Jakarta, Pahami.id –
Sekretaris Jenderal Grb Antonio Gutres meminta dunia tidak terintimidasi Israel dan Anex yang merangkak Tepi Barat saat ini.
Ini disajikan menjelang pertemuan tingkat tinggi PBB di mana 10 negara akan mengklaim sebagai Palestina sebagai sebuah negara.
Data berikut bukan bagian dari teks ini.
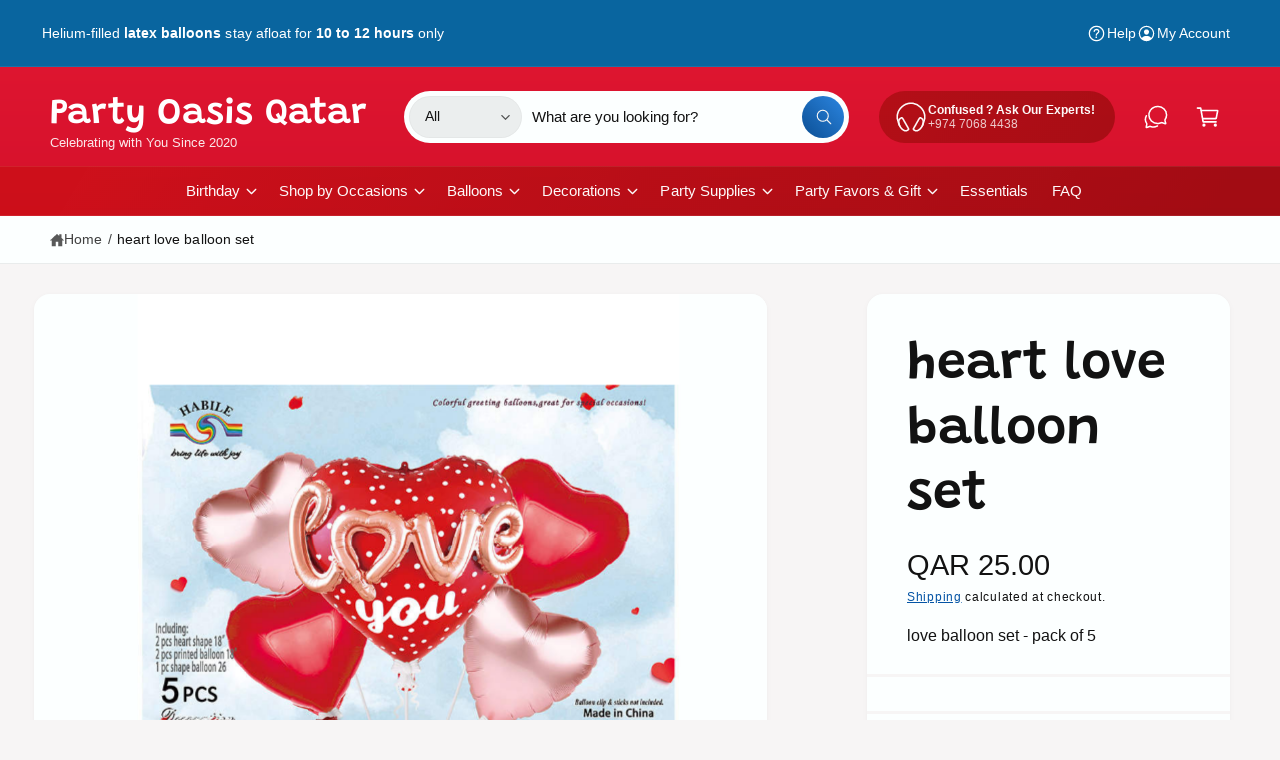

--- FILE ---
content_type: text/javascript
request_url: https://partyoasisqatar.com/cdn/shop/t/19/assets/product-modal.js?v=152045938080016042041754460681
body_size: -308
content:
customElements.get("product-modal")||customElements.define("product-modal",class extends ModalDialog{constructor(){super()}hide(){super.hide()}show(opener){super.show(opener),setTimeout(this.showActiveMedia.bind(this),120)}showActiveMedia(){this.querySelectorAll(`[data-media-id]:not([data-media-id="${this.openedBy.getAttribute("data-media-id")}"])`).forEach(element=>{element.classList.remove("active")});const activeMedia=this.querySelector(`[data-media-id="${this.openedBy.getAttribute("data-media-id")}"]`),activeMediaTemplate=activeMedia.querySelector("template"),activeMediaContent=activeMediaTemplate?activeMediaTemplate.content:null;activeMedia.classList.add("active");const scrollContainer=this.querySelector('[role="document"]'),padding=window.innerWidth>=750?5*parseFloat(getComputedStyle(document.documentElement).fontSize):20,mediaHeight=activeMedia.offsetHeight,containerHeight=scrollContainer.clientHeight,rect=activeMedia.getBoundingClientRect(),containerRect=scrollContainer.getBoundingClientRect();let offsetTop=scrollContainer.scrollTop+rect.top-containerRect.top-padding;mediaHeight<containerHeight&&(offsetTop-=(containerHeight-mediaHeight)/2),scrollContainer.scrollTo({top:offsetTop,behavior:"smooth"}),activeMedia.nodeName=="DEFERRED-MEDIA"&&activeMediaContent&&activeMediaContent.querySelector(".js-youtube")&&activeMedia.loadContent()}});
//# sourceMappingURL=/cdn/shop/t/19/assets/product-modal.js.map?v=152045938080016042041754460681
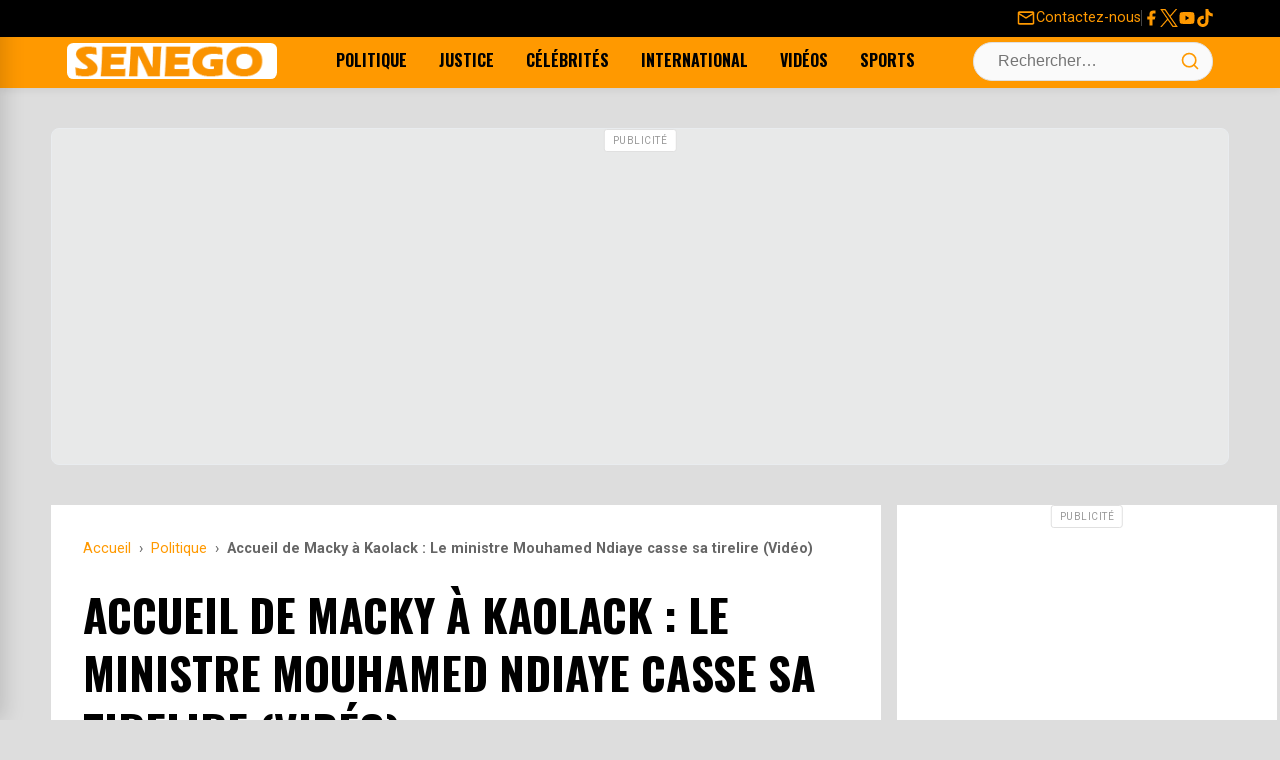

--- FILE ---
content_type: text/html; charset=utf-8
request_url: https://www.google.com/recaptcha/api2/aframe
body_size: 267
content:
<!DOCTYPE HTML><html><head><meta http-equiv="content-type" content="text/html; charset=UTF-8"></head><body><script nonce="Xs3ne8m5fLwlJW8Hwy3GbA">/** Anti-fraud and anti-abuse applications only. See google.com/recaptcha */ try{var clients={'sodar':'https://pagead2.googlesyndication.com/pagead/sodar?'};window.addEventListener("message",function(a){try{if(a.source===window.parent){var b=JSON.parse(a.data);var c=clients[b['id']];if(c){var d=document.createElement('img');d.src=c+b['params']+'&rc='+(localStorage.getItem("rc::a")?sessionStorage.getItem("rc::b"):"");window.document.body.appendChild(d);sessionStorage.setItem("rc::e",parseInt(sessionStorage.getItem("rc::e")||0)+1);localStorage.setItem("rc::h",'1770104126923');}}}catch(b){}});window.parent.postMessage("_grecaptcha_ready", "*");}catch(b){}</script></body></html>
Pertemuan lebih dari 140 kepala negara dan pemerintah dapat didominasi oleh masa depan Palestina dan situasi di Gaza.
Israel sangat menolaknya dan dilaporkan mengancam akan merebut Tepi Barat jika Barat melanjutkan rencana pengakuan pada pertemuan PBB.
“Kami tidak harus takut dengan risiko pembalasan,” kata Guterres seperti yang dilaporkan oleh AFP pada hari Sabtu (9/20).
“Dengan atau tanpa melakukan apa yang kami lakukan, ini akan berlanjut dan setidaknya ada kesempatan untuk memindahkan komunitas internasional untuk menindas tindakan ini,” katanya.
Dia menekankan bahwa situasi di Gaza mengerikan dan semua karena perwujudan Israel yang belum pernah terjadi sebelumnya, dan berlanjut hingga saat ini.
“Ini adalah tingkat kematian dan kehancuran terburuk yang pernah saya lihat saat melayani sebagai Sekretaris -Jenderal, mungkin hidup saya,” katanya.
“Penderitaan Palestina tidak dijelaskan, kelaparan, kurangnya layanan kesehatan yang efektif, orang yang hidup tanpa tempat yang baik untuk tinggal di daerah yang luas,” katanya.
Sementara itu, Menteri Keuangan Senior Israel Bezalel Smotrich telah meminta ancation dari sebagian besar wilayah Tepi Barat dengan tujuan “mengubur ide -ide orang Palestina.”
Ini disampaikan setelah beberapa negara bergabung dengan Prancis yang mendorong pembentukan negara Palestina.
Namun, Amerika Serikat sebagai sekutu setia Israel telah menahan diri untuk tidak mengkritik perang di Gaza atau bersumpah untuk merebut Tepi Barat, dan mengutuk sekutunya yang bersumpah untuk mengakui negara Palestina.
Sejak Israel menjadi gila pada 7 Oktober 2023, Kementerian Kesehatan Gaza telah mencatat jumlah warga Palestina yang tewas di Jalur Gaza lebih dari 65.000.
Petugas melaporkan bahwa korban tewas telah mencapai 65.062, dengan 165.697 terluka sejak awal konflik.